Automating Palo Alto HA Firewall Upgrades with Ansible

Automating Palo Alto HA Firewall Upgrades with Ansible
In: Palo Alto Ansible
Table of Contents

In this blog post, we will cover upgrading Palo Alto firewalls in HA using Ansible. This only covers upgrading minor versions, so it won't work if you are going from 10.x to 11.x, for example. This also only supports an HA pair.

This playbook is based on the repo from Palo Alto itself. There are many playbooks there covering scenarios like upgrading the major version, upgrading the content, and so on, but we will only focus on one specific playbook for HA, which I tweaked a little bit to suit my own setup.

Manual Upgrade Process

Of course, this post assumes you already know how to upgrade the firewalls manually. In case you don't, here are the steps. Palo Alto also recommends upgrading the active unit first and then the passive. You download the image to the active unit and tick the box to sync it to the peer, then suspend the active unit to trigger a failover so the passive takes over. Install the image on the suspended unit, reboot it, and wait for it to come back online so the HA pair syncs again. Once it is back, suspend the current active unit (the original passive) to fail traffic back to the upgraded unit, then install the image on it and reboot. After it comes back online and the HA pair syncs, the upgrade is complete.

Initial state
FW-A
Active
FW-B
Passive
Step 1 · Download image to active, sync to peer
FW-A
Active · image synced
FW-B
Passive · image received
Step 2 · Suspend active, failover to passive
FW-A
Suspended
FW-B
Active
Step 3 · Install image on FW-A and reboot
FW-A
Rebooting · installing
FW-B
Active
Step 4 · FW-A back online, HA syncs
FW-A
Passive
FW-B
Active
Step 5 · Suspend FW-B, fail back to FW-A
FW-A
Active
FW-B
Suspended
Step 6 · Install image on FW-B and reboot
FW-A
Active
FW-B
Rebooting · installing
Done · FW-B back online, HA syncs · upgrade complete
FW-A
Active
FW-B
Passive

Getting the Ansible Environment Ready

First, create a project directory and the required subdirectories and files inside it. You will need a backups directory where the config backups are stored, along with the playbook, inventory, and requirements files. Please make sure you also have Python installed.

palo-upgrade-ansible/
├── backups/
├── inventory.yml
├── requirements.yml
└── upgrade.yml

The backups directory is where the config backups from the firewalls are saved. When you run the playbook, it exports the running config from both firewalls and stores them here as XML files, named with the firewall's IP address / hostname and the date. This happens before anything is upgraded, so you always have a copy of the config to fall back on if something goes wrong.
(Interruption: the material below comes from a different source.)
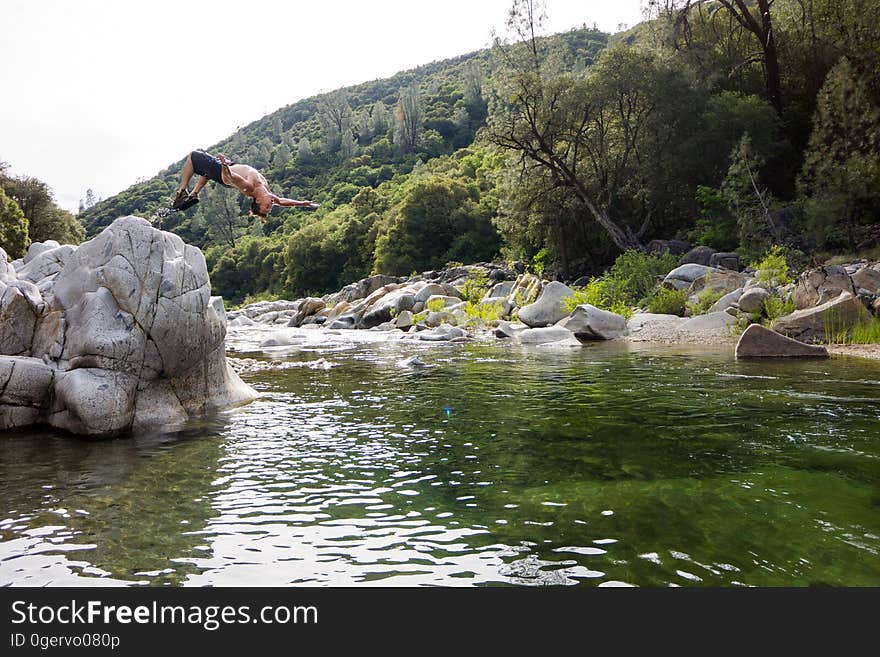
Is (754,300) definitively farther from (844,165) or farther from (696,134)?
(696,134)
Next, install the Python dependencies. You need Ansible plus a few Palo Alto Python libraries - pan-os-python, pan-python, pandevice, and xmltodict. If you use uv, you can add them to your project like this.

uv add ansible pan-os-python pan-python pandevice xmltodict

If you prefer pip, install the same packages with the following command.

pip install ansible pan-os-python pan-python pandevice xmltodict

Once Ansible is installed, pull down the Palo Alto collection using the requirements.yml file.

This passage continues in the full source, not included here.